Being one of the most common problems facing women, pelvic floor dysfunction, may affect approximately 50 percent of all women - the majority of whom may not seek professional help. In addition to urinary incontinence, pelvic floor dysfunction may cause fecal incontinence, sexual dysfunction, vaginal pain or discomfort and abdominal discomfort. Many women experience significant changes in daily activities and even self-identify because of these conditions. Abnormal function results from a variety of medical conditions as well as normal changes associated with childbirth and aging. FAQs (Frequently Asked Questions) >
Women with pelvic floor disorders - the most common of which is urinary incontinence followed by fecal incontinence and organ prolapse - often fail to receive appropriate treatment for their condition. As a result, they frequently give up participating in favorite activities, exercise and travel. Self-esteem and intimacy suffer, and many lapse into depression or are reluctant to leave their homes. With women living longer beyond menopause than ever before, pelvic floor disorders demand serious attention from healthcare providers. UCLA offers comprehensive and compassionate care for all pelvic floor disorders in a women-only setting.

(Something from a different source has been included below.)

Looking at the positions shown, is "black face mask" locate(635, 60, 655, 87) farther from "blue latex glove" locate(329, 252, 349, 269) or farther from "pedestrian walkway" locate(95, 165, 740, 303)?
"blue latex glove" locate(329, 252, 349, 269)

Our program draws on the expertise of specialists in urogynecology, chronic pelvic pain, colorectal and digestive diseases and physical therapy. This collaboration of physicians from various specialties is important because pelvic floor dysfunctions often have a shared pathophysiology. A single structural defect in the pelvic floor, for example, can be responsible for dysfunction of the bladder, bowel and even genital tract. Moreover, the multidisciplinary arrangement eliminates the inconvenience and emotional stress of seeking out physicians in multiple locations.
As specialists with long experience in the diagnosis and treatment of pelvic floor disorders, UCLA physicians handle complex and recurrent cases. The program also offers general gynecologic care and other women's medical services, such as bone-density scanning and hormone therapy.
Age and obesity are common risk factors for all three pelvic floor disorders, while childbirth is a factor in urinary incontinence and organ prolapse. Other risk factors for urinary incontinence include hysterectomy, vaginal surgery, lung disease, smoking and radiation.
UCLA takes advantage of the most up-to-date diagnostic services and tools, among them pelvic ultrasound, genitourinary radiology, cystoscopy for examination of the bladder and urethra, and anal ultrasound to assess sphincter injury. When more sophisticated testing is required, physicians use multi-channel urodynamics to measure bladder function, dynamic magnetic resonance imaging (MRI) for the evaluation of the urogenital compartment and pelvic floor organs, and anorectal manometry for the diagnosis of fecal incontinence.
Our program focuses on education as a powerful tool to empower women to gain control over their bladders. Many women find they can obtain a measure of relief by decreasing or eliminating certain beverages or foods from their diets. Home biofeedback and exercise can often bring relief by strengthening pelvic floor and anal muscles. For prolapse and incontinence cases requiring surgery, program physicians use the latest minimally invasive procedures. UCLA surgeons can perform robotically assisted laparoscopy for prolapse repair. This technique shortens hospitalization and recovery time and may add to the durability and efficacy of the repair. Uterine-sparing surgery is often possible.